* Excerpted passage *
▶
# What do you do that is not engineering?



## Sparky (Jun 7, 2022)

Since we are so focused here on the Engineering life, I'm wondering what you do that is not engineering.

Do you play music? Or go boating? Ham radio? Square dancing? 

I go for long drives in the country.


----------



## leggo PE (Jun 7, 2022)

Baking, cooking, exercising, follow sports! Amongst other things, like teaching myself to sew. I really like to do things by hand, often making things from scratch. Give me a cooking or baking challenge and I’ll find the time, and gladly take it on!


----------



## ChebyshevII PE PMP (Jun 7, 2022)

Hiking, music, sourdough baking, child-rearing (ask any of the vets on this board, I have 104 of them)


----------



## Persianger (Jun 7, 2022)

Playing Chess


----------



## blybrook PE (Jun 7, 2022)

There are several Hams on this board, including myself.

I also work in the yard on multiple projects ranging from woodworking to mechanics on the vehicles. Living where I do, there's hunting, hiking, fishing, exploring, canoeing, cooking, canning, yard work, and a whole other range of outdoor activities.


----------



## brokensword (Jun 7, 2022)

ice hockey (at 64), gardening, novelist, pond-er.


----------



## EngrPaper (Jun 7, 2022)

When I have the time, mostly history and ancient language reading. And trying to keep up with the kiddos.


----------



## Supe (Jun 8, 2022)
◀
* Raw data *
▶
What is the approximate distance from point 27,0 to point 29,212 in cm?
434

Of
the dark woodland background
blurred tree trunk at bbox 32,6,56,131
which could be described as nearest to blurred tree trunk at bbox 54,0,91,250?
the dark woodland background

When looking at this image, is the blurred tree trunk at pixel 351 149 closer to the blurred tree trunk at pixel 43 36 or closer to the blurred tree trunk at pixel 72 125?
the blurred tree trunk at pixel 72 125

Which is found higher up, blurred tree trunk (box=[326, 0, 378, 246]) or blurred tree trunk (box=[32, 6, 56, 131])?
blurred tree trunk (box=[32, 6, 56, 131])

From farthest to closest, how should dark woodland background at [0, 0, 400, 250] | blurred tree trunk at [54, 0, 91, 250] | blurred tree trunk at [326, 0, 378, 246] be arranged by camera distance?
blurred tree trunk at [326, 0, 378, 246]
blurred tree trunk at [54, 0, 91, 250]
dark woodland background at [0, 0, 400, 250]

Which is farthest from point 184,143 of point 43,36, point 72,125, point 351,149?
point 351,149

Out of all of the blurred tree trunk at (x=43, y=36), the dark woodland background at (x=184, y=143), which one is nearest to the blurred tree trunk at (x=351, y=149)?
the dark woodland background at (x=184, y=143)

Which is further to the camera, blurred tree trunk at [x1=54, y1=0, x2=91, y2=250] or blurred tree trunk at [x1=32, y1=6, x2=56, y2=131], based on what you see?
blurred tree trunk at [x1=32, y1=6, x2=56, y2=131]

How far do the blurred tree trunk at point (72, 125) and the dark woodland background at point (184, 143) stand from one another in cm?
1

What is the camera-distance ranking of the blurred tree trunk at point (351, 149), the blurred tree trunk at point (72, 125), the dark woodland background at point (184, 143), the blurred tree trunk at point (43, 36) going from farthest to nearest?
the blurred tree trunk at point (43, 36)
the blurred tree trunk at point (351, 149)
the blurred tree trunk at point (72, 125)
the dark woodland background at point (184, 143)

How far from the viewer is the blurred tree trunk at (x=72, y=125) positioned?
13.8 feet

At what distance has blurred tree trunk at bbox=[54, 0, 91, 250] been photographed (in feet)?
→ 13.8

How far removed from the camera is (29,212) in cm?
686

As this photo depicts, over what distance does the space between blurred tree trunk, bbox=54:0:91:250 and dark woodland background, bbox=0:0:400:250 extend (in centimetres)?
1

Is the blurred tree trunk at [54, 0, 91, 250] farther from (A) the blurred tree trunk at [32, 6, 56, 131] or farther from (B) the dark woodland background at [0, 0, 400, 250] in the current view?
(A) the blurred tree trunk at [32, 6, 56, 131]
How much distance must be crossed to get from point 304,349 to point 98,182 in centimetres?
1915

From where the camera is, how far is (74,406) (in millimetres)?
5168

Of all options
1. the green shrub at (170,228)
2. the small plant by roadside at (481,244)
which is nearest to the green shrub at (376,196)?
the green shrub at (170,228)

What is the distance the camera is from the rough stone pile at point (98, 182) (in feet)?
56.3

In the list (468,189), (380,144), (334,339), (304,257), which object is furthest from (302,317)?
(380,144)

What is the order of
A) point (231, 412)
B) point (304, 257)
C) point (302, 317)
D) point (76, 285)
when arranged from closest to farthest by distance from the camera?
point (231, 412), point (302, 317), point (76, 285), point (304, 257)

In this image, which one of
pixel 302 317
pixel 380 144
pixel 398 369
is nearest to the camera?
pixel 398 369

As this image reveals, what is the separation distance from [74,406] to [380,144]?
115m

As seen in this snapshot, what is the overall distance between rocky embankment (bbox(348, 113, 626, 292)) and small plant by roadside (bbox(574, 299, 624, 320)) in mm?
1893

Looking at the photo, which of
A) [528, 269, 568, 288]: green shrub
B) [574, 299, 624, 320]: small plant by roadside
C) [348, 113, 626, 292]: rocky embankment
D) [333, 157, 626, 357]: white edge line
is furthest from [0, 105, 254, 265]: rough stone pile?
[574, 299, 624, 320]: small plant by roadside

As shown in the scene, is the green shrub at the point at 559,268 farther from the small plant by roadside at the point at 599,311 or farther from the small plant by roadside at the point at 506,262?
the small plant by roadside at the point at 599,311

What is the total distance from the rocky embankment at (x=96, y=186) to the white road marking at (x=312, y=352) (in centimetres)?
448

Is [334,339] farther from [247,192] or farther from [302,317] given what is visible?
◀
* What you will do *
**A.** Do these statements agree with the forum thread on hobbies outside engineering? For each, answer yes or no and quote the deciding words.
(i) Sparky's own pastime is boating.
(ii) One poster says several ham radio operators are on the board.
(iii) Persianger plays chess.
**B.** Carry on the forum thread on hobbies outside engineering from the point where it stops.

* Results for each task *
**A.**
(i) No: "I go for long drives in the country."
(ii) Yes: "There are several Hams on this board, including myself."
(iii) Yes: "Playing Chess"

**B.**
I used to race drag and sports cars, but I seem to have less and less of a work/life balance anymore...


----------



## pbrme (Jun 8, 2022)




----------



## RBHeadge PE (Jun 21, 2022)

genealogy, escape rooms, softball


----------



## youngmotivatedengineer (Jun 22, 2022)

I like to fish and practice karate.


----------



## txjennah PE (Jun 23, 2022)

I love exploring my creative side! Crafts (knitting/crochet/embroidery/cross-stitch), music (violin/drums), writing, reading. Lately it's been art (though I'm a terrible artist). I also love being outdoors and traveling.


----------



## DLD PE (Jun 23, 2022)

I play Warzone on XBox Friday nights, and golf on Saturday mornings. Genealogy sounds like something I'd like to research for my family one day. It sounds interesting, especially considering my ancestry seems quite diverse. 

I don't know if EB Mafia is a hobby, but I sometimes find myself going back a year or year and a half and reading up on old mafia games. It's great reading!


----------



## KellyGreene (Aug 8, 2022)

I write and read novels, watch a lot of movies, and get in touch with my artsy side by doing some polymer clay art and resin art, listen to music.


----------



## Warrior PE (Aug 9, 2022)

Battlefield 4 & Music.


----------



## Serg305 (Aug 9, 2022)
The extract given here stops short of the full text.